*Extracted records*.
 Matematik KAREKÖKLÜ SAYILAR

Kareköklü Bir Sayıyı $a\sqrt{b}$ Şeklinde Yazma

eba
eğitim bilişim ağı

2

--

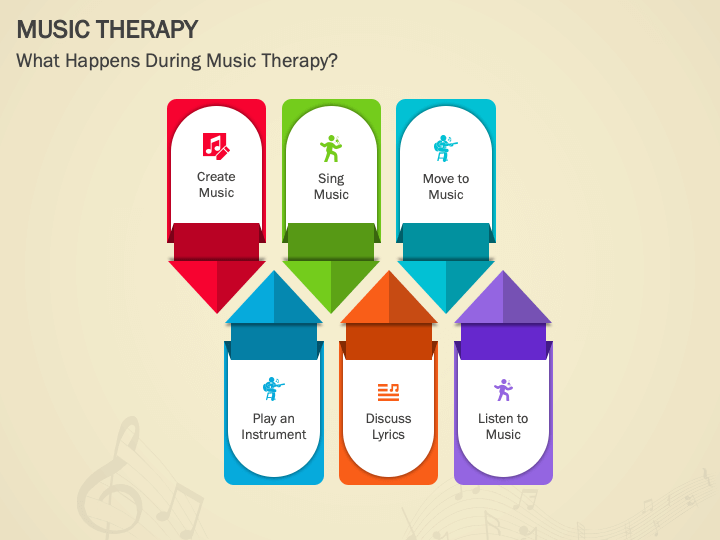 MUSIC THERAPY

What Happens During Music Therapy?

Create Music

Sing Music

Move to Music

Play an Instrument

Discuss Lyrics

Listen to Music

*Work task*.
Once you find the line with "What Happens During Music Therapy?" in the entries above, output it and each line after it up to and including the line with "Listen to Music", and nothing else.

*Your response*.
What Happens During Music Therapy?

Create Music

Sing Music

Move to Music

Play an Instrument

Discuss Lyrics

Listen to Music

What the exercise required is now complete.